Given exercise: Copy the records from the line that contains "What is the distance that" through the line that contains "pixel 792 283, pixel", swapping "camera" for "observer" and keeping everything else the same. Give only those lines, and leave the pictures out.
/---
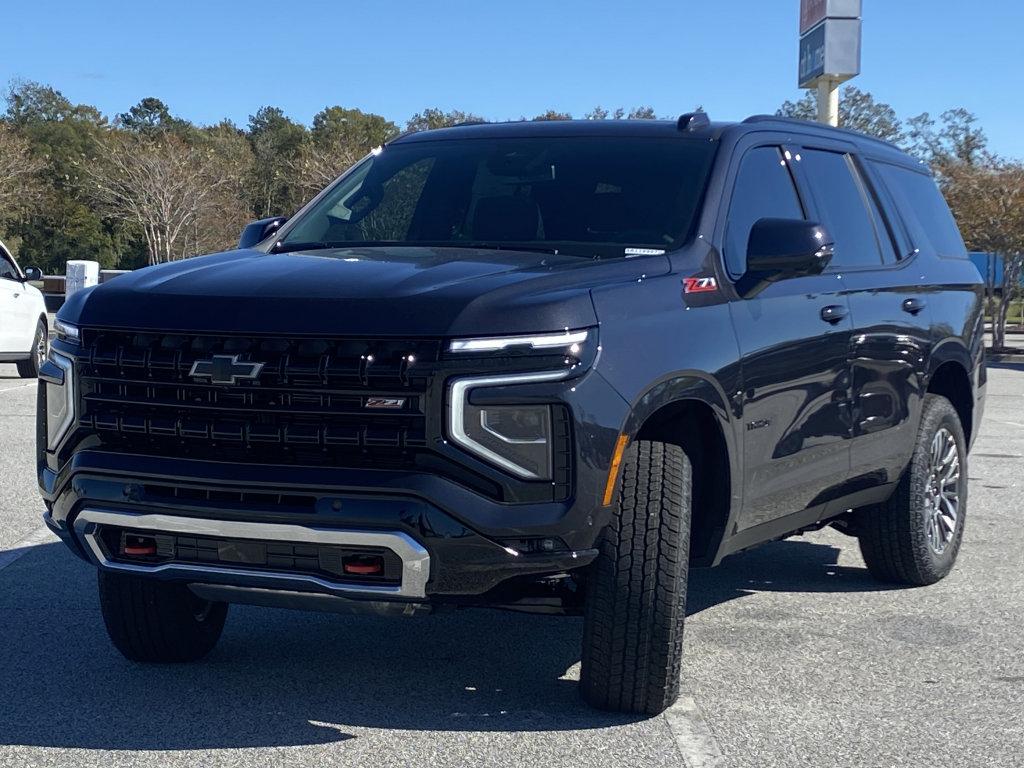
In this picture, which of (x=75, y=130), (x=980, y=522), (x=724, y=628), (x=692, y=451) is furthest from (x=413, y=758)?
(x=75, y=130)

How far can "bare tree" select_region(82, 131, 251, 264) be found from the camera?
6141 centimetres

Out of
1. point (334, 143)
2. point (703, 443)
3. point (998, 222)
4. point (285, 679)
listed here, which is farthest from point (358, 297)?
point (334, 143)

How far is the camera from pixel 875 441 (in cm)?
604

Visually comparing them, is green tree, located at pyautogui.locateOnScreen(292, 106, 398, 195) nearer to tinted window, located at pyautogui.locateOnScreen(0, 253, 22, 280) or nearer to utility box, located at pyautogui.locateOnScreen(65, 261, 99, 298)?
utility box, located at pyautogui.locateOnScreen(65, 261, 99, 298)

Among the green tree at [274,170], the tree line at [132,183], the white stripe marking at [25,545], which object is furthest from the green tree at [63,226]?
the white stripe marking at [25,545]

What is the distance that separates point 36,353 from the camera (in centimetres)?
1752

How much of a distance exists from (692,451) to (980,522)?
14.1ft

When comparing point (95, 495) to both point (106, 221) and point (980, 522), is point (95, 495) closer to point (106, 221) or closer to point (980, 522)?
point (980, 522)

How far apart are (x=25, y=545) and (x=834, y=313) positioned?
14.1 feet

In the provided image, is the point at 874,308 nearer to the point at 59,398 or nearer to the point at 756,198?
the point at 756,198

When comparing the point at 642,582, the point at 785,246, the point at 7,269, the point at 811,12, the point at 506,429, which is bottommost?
the point at 642,582

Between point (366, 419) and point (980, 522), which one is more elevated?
point (366, 419)

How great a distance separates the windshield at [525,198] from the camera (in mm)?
5230

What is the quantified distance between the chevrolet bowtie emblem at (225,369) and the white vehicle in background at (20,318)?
13236mm
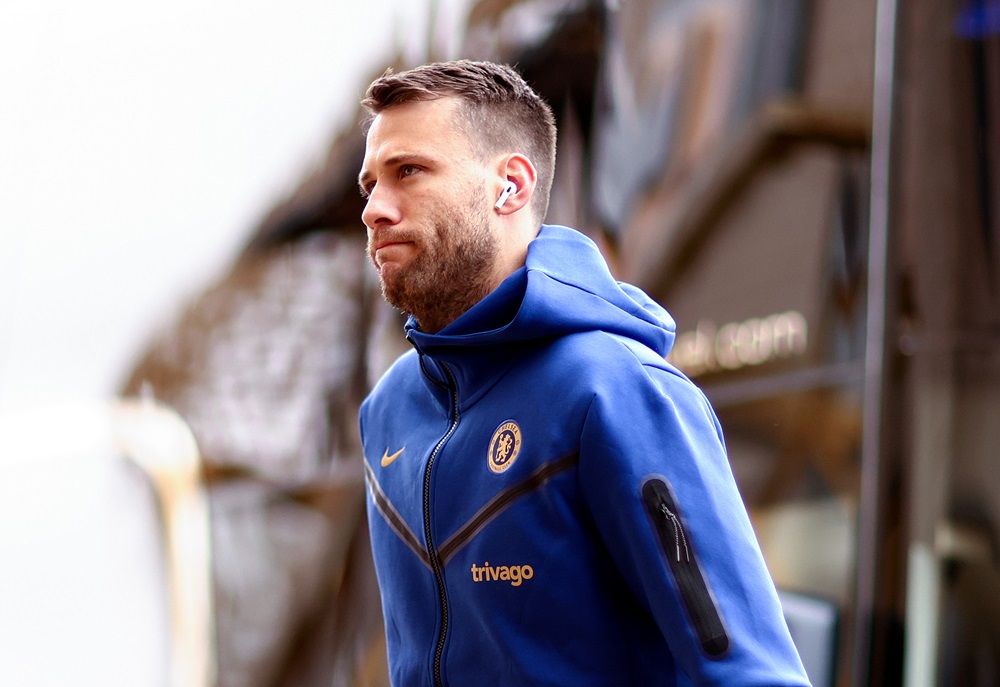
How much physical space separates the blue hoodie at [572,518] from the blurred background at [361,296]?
1.90 metres

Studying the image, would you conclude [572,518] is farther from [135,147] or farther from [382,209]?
[135,147]

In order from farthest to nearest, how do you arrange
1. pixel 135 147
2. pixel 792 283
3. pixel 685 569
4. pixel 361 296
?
pixel 792 283, pixel 361 296, pixel 135 147, pixel 685 569

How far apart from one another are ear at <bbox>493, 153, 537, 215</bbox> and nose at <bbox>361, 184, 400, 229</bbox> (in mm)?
123

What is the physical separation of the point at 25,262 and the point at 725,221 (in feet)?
6.86

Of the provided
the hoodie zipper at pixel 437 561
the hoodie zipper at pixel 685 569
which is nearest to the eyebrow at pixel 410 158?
the hoodie zipper at pixel 437 561

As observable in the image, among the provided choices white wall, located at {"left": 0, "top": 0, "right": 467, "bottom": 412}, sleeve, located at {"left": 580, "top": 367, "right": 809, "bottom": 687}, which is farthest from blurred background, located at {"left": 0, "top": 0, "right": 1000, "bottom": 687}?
sleeve, located at {"left": 580, "top": 367, "right": 809, "bottom": 687}

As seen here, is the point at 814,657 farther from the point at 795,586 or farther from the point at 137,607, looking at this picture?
the point at 137,607

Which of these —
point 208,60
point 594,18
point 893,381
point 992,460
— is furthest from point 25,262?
point 992,460

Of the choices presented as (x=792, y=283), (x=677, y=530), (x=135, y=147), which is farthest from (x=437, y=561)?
(x=792, y=283)

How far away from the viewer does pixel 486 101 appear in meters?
1.43

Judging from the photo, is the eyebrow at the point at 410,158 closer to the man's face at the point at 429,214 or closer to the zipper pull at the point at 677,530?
the man's face at the point at 429,214

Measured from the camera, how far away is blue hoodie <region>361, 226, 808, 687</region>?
118cm

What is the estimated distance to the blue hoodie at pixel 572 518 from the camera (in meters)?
1.18

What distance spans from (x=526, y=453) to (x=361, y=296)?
230 cm
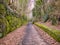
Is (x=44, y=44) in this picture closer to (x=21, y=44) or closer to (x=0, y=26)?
(x=21, y=44)

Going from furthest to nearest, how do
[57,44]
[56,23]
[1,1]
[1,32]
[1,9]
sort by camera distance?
[56,23] < [1,1] < [1,9] < [1,32] < [57,44]

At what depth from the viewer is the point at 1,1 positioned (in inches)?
671

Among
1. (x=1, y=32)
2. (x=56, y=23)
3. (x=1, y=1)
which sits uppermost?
(x=1, y=1)

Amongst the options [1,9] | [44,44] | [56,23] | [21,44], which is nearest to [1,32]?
[1,9]

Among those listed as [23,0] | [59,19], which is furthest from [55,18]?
[23,0]

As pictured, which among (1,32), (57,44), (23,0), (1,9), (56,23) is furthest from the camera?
(23,0)

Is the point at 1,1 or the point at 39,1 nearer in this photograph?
the point at 1,1

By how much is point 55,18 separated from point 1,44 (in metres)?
16.7

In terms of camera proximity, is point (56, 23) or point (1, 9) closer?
point (1, 9)

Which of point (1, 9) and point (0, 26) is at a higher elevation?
point (1, 9)

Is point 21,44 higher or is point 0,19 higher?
point 0,19

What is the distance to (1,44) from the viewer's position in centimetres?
1048

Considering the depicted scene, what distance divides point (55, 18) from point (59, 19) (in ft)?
2.73

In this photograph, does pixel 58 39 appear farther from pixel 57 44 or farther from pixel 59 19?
\---
Solution to the problem:
What is the distance that separates point 36,353 from the observer (in centimetres)?
1752

How much of a distance exists from (692,451) to (980,522)?
14.1ft

When comparing point (95, 495) to both point (106, 221) and point (980, 522), is point (95, 495) closer to point (106, 221) or closer to point (980, 522)?
point (980, 522)

How far apart are (x=25, y=545) and (x=834, y=313) positioned?
14.1 feet

In the provided image, is the point at 874,308 nearer to the point at 59,398 or nearer to the point at 756,198?
the point at 756,198

When comparing the point at 642,582, the point at 785,246, the point at 7,269, the point at 811,12, the point at 506,429, which is bottommost?
the point at 642,582

Between point (366, 419) and point (980, 522), which one is more elevated?
point (366, 419)

How great a distance separates the windshield at [525,198] from the observer (in mm)?
5230

What is the quantified distance between the chevrolet bowtie emblem at (225,369) and the white vehicle in background at (20,318)?
13236mm
How much physical space separates the blue hoodie at [572,518] from the blurred background at [361,296]?
1.90 metres

Studying the image, would you conclude [572,518] is farther from [135,147] or farther from [382,209]?
[135,147]

In order from farthest to nearest, how do you arrange
1. pixel 135 147
2. pixel 792 283
3. pixel 685 569
4. pixel 361 296
?
pixel 792 283, pixel 361 296, pixel 135 147, pixel 685 569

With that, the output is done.